Supporters of the plan blamed their exclusion on technical issues with how certain employees are classified in government statutes. More than 90,000 employees in the VA system alone would be affected by the change.
If the new proposal becomes law, those workers could see up to 12 weeks of paid leave for care of a newborn, adopting a child or fostering a minor.
The defense authorization bill typically includes provisions focused solely on the military and connected agencies. But last year, in an effort to win over progressive lawmakers skeptical of significant defense spending increases, House leaders included parental leave for federal workers as part of the nearly 1,000-page bill.
But the move has raised objections among some conservative lawmakers, who argue that issues outside the Defense Department should be left to other legislation.
Among them are House Armed Services Committee ranking member Mac Thornberry, R-Texas, who on Thursday listed the proposal as an item “not within committee jurisdiction” and said he has concerns about the “mandatory spending implications” of the plan.
Including VA workers among those eligible for paid parental leave has seen bipartisan support in recent months, however.
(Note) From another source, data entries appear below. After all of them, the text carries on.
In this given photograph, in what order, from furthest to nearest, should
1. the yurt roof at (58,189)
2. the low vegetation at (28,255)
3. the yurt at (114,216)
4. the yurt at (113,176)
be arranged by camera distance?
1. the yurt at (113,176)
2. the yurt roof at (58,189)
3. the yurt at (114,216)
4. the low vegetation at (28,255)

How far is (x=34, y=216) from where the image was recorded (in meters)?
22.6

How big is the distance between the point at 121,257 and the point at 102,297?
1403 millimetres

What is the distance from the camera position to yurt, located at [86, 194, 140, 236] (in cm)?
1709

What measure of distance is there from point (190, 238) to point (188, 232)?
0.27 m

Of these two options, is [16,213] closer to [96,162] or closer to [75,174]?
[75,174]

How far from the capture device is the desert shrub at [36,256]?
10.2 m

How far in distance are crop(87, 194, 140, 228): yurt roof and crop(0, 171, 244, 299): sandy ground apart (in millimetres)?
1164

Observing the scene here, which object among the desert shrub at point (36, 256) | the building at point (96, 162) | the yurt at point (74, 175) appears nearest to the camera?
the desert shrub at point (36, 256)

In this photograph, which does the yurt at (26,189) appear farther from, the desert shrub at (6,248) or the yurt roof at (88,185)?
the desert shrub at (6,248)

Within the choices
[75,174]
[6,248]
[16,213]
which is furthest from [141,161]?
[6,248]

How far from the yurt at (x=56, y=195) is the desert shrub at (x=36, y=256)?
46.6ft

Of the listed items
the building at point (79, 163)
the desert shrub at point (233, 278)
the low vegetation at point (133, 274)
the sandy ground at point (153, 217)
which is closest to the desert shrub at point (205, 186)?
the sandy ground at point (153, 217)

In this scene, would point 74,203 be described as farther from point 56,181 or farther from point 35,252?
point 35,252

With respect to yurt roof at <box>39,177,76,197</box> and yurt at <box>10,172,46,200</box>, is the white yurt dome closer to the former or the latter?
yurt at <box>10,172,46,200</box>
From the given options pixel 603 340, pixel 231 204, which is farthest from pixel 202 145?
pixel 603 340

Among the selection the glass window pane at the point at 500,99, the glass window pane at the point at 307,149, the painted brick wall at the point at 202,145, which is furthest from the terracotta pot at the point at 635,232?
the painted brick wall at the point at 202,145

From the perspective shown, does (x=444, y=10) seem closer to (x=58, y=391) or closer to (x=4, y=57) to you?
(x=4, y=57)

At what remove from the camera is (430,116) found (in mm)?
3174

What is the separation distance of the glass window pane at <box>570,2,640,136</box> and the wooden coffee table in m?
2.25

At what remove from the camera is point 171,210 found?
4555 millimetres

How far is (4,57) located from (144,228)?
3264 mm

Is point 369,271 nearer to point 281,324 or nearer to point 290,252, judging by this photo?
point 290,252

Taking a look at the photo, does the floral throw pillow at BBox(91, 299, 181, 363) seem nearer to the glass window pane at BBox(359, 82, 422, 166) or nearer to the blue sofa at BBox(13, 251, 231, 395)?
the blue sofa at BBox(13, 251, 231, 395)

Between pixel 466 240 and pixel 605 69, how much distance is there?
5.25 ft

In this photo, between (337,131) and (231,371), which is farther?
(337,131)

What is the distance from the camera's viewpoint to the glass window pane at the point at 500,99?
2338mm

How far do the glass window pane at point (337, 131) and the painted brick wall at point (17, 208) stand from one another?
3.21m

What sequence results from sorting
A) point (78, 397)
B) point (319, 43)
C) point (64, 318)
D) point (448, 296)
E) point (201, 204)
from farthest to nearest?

Earlier this year, House Veterans’ Affairs Committee ranking member Phil Roe, R-Tenn., introduced stand-alone legislation correcting the issue, calling the plan to give VA workers the same benefit as their other federal employee peers “unquestionably the right thing to do.”
Under the leave benefit language approved by Congress last year, federal workers must have held their current government post for at least one year and must commit to at least 12 more weeks of work after their leave to be eligible for the benefit. The new provision goes into effect Oct. 1.
House Armed Services Committee members will debate a final draft of the annual defense authorization bill next Wednesday, with a goal of a full chamber vote before August.
The legislation has passed out of Congress for 59 consecutive years, making it one of the few reliable legislative vehicles on Capitol Hill for a host of policy changes and budget priorities.